Pour les juges et les procureurs, la police a forcément les mains sales quand eux, n'ayant pas de mains pour paraphraser Sartre à propos de Camus, auraient toujours l'esprit propre.
Pour les médias, systématiquement, une présomption de culpabilité pèse sur les policiers dont le concours est requis quand cela va mal et qui pour le reste sont vilipendés par principe : on leur donne trop rarement raison dans les gazettes prétendument informées. Ils interviennent trop tôt, trop tard, maladroitement, violemment : une catastrophe permanente!
La parole n'est donnée qu'à ceux qui détestent la police. Il est chic de la salir, vulgaire de la défendre. Personne ne se demande si aux qualités qu'on réclame d'un policier, beaucoup de citoyens seraient capables d'exercer ce beau métier de sauvegarde de la tranquillité publique.
Gardiens de la paix, pourtant, quelle splendide mission prise à la lettre !
Pour guérir ce flic blues, il faudra bien plus qu'un grand ministre de l'Intérieur.
Et l'on parlait de blues...
Alors que les budgets baissent terriblement, peut-être devrait-on passer au requiem :( .
Rédigé par : Surcouf | 22 février 2013 à 20:47
Encore deux policiers tués et un troisième entre la vie et la mort parce qu'une racaille alcoolisée et sans permis qui conduisait à toute allure pour tenter d'échapper à un contrôle a percuté volontairement la voiture de la bac 75 qui s'était interposée en roulant au ralenti.

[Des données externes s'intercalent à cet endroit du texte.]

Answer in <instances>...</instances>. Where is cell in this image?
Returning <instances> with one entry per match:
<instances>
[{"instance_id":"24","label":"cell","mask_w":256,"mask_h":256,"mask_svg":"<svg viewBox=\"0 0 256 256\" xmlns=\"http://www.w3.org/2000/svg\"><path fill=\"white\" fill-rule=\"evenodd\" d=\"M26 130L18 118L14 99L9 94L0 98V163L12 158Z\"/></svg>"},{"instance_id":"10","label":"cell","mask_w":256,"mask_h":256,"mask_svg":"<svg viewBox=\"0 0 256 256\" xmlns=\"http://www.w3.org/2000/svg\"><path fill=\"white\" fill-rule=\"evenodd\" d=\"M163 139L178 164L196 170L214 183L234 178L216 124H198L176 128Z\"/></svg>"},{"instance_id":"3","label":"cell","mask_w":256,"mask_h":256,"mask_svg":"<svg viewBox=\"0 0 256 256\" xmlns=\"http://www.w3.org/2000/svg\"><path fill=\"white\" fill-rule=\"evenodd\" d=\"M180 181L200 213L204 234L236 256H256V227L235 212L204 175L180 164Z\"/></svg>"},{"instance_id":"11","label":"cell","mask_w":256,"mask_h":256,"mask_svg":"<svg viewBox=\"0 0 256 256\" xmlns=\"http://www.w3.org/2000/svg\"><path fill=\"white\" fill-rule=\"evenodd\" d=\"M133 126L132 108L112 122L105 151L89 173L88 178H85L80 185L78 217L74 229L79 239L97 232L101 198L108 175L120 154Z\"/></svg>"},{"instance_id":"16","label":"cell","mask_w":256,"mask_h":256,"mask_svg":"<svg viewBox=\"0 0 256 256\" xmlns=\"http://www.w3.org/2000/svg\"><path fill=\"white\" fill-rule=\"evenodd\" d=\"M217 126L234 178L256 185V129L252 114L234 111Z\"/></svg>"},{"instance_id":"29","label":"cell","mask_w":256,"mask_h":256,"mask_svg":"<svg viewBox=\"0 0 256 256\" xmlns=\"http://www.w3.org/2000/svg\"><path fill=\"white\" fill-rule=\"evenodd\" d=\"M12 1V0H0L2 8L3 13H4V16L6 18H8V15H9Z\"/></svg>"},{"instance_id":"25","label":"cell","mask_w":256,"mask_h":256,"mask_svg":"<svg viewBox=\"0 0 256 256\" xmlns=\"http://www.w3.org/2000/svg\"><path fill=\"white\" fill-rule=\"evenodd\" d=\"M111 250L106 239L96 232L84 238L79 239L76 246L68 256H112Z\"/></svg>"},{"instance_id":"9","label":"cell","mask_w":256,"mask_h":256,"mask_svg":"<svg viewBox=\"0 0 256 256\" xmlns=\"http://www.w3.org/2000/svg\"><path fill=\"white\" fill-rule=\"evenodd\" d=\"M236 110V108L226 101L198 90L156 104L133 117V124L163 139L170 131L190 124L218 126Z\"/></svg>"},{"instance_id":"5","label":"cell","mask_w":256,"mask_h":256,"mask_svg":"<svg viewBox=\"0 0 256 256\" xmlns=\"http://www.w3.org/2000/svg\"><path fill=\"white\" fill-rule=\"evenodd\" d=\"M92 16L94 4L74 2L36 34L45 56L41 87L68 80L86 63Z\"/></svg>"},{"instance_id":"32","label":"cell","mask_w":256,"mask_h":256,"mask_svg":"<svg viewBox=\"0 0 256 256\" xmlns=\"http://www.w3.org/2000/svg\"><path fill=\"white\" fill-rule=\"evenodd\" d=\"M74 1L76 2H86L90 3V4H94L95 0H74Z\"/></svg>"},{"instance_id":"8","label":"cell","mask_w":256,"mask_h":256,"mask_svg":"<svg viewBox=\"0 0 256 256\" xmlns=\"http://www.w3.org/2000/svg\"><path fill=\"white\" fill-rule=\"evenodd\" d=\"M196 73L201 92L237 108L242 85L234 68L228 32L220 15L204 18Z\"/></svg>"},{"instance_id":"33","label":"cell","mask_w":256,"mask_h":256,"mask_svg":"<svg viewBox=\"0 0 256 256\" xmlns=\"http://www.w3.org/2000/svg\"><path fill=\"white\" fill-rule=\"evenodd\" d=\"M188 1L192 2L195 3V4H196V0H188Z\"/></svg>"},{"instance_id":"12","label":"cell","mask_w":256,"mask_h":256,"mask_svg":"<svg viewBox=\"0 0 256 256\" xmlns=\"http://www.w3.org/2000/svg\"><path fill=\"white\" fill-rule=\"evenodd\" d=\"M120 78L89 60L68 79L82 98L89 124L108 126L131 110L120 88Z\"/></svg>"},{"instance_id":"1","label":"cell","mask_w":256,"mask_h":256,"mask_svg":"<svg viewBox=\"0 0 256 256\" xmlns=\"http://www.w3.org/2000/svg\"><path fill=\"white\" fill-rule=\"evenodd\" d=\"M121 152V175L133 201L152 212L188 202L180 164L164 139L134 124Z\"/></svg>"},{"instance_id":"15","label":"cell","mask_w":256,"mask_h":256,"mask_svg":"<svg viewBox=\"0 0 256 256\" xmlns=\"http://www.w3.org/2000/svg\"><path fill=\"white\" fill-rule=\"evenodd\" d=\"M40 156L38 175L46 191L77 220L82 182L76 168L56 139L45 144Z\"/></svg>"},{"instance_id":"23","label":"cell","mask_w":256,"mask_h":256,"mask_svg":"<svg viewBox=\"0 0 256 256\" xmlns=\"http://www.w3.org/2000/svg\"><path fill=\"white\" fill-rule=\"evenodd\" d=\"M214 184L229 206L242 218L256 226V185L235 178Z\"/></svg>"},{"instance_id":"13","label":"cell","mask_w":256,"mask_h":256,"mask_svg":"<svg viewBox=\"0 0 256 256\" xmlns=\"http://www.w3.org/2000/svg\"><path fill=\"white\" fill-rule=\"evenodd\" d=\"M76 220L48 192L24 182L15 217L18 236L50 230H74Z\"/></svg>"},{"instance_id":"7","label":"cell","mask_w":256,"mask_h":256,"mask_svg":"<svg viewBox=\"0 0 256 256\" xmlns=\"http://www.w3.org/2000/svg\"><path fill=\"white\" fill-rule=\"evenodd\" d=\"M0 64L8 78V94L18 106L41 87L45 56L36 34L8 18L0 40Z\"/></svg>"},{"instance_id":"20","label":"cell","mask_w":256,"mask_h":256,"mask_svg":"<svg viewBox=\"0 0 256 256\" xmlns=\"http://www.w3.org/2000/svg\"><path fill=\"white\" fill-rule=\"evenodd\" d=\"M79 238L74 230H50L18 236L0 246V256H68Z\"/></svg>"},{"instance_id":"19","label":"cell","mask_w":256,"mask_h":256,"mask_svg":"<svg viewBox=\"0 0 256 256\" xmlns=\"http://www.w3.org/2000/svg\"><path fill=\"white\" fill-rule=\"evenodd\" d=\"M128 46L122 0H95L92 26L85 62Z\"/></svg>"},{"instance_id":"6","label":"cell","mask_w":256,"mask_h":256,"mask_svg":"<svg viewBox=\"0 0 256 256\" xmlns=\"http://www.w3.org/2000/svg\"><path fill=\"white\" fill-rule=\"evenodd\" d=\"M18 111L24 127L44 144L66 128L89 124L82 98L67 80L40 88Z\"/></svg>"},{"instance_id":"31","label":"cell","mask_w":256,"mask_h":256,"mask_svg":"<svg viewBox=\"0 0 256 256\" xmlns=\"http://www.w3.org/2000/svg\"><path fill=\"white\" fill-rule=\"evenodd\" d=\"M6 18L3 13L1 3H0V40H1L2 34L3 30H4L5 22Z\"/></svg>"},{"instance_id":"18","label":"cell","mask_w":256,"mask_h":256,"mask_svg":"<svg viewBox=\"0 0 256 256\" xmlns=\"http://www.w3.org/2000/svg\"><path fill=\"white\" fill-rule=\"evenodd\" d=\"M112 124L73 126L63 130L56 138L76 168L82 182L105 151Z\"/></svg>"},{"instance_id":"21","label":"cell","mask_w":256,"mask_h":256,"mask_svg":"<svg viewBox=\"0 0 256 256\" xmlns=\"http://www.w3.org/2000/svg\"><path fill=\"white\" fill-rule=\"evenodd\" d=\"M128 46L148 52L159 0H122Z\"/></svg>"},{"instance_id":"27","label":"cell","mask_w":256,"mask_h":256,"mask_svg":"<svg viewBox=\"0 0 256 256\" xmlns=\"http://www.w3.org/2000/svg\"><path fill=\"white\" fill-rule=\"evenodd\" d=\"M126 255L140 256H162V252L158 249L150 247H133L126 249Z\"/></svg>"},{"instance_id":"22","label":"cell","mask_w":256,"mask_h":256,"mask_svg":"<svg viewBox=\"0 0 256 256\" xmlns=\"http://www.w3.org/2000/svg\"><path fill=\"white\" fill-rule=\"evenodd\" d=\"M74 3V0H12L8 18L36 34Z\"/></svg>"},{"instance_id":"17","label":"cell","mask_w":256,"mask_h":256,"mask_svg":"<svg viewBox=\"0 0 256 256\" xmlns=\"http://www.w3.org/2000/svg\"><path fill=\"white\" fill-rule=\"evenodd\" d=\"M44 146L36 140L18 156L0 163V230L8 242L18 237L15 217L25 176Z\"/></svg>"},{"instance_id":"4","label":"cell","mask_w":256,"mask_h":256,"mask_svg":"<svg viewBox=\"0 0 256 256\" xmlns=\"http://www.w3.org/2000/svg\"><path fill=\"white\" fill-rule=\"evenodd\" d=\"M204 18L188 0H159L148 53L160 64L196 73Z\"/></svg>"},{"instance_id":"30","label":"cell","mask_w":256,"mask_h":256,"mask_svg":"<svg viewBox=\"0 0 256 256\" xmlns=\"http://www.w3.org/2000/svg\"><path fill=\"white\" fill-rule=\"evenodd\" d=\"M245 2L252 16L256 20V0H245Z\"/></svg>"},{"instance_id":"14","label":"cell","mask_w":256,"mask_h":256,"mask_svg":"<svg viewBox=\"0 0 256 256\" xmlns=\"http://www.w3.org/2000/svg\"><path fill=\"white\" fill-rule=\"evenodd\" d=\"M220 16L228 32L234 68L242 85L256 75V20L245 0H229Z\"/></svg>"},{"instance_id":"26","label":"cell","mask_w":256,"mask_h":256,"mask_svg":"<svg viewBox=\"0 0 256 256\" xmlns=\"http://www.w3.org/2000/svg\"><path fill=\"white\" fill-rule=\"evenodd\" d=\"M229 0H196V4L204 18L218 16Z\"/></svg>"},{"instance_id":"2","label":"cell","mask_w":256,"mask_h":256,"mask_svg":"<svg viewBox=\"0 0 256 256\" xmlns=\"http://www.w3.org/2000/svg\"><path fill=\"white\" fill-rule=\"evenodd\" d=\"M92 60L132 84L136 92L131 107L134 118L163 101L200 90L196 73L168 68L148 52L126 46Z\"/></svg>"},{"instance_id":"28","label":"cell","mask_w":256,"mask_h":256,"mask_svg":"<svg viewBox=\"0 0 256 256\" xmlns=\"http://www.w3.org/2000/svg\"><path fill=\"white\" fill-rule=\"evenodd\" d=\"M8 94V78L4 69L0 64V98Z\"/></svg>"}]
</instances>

Un individu bien connu des services de police qui n'en doutons pas va s'en tirer avec tout au plus dix ans ferme et sera relâché au bout de cinq.
Ce qui fait deux familles en deuil, trois enfants qui n'ont plus de papa et peut-être d'autres si le policier blessé, dont l'état est jugé très alarmant, succombe à ses blessures.
Rédigé par : Mary Preud'homme | 21 février 2013 à 18:43
Du réchauffé, mais le blues existe aussi dans ce genre de service qui attend de la part de sa hiérarchie et des autorités une forme de reconnaissance professionnelle et pas seulement de façon financière mais plutôt en tant que perspectives de carrière.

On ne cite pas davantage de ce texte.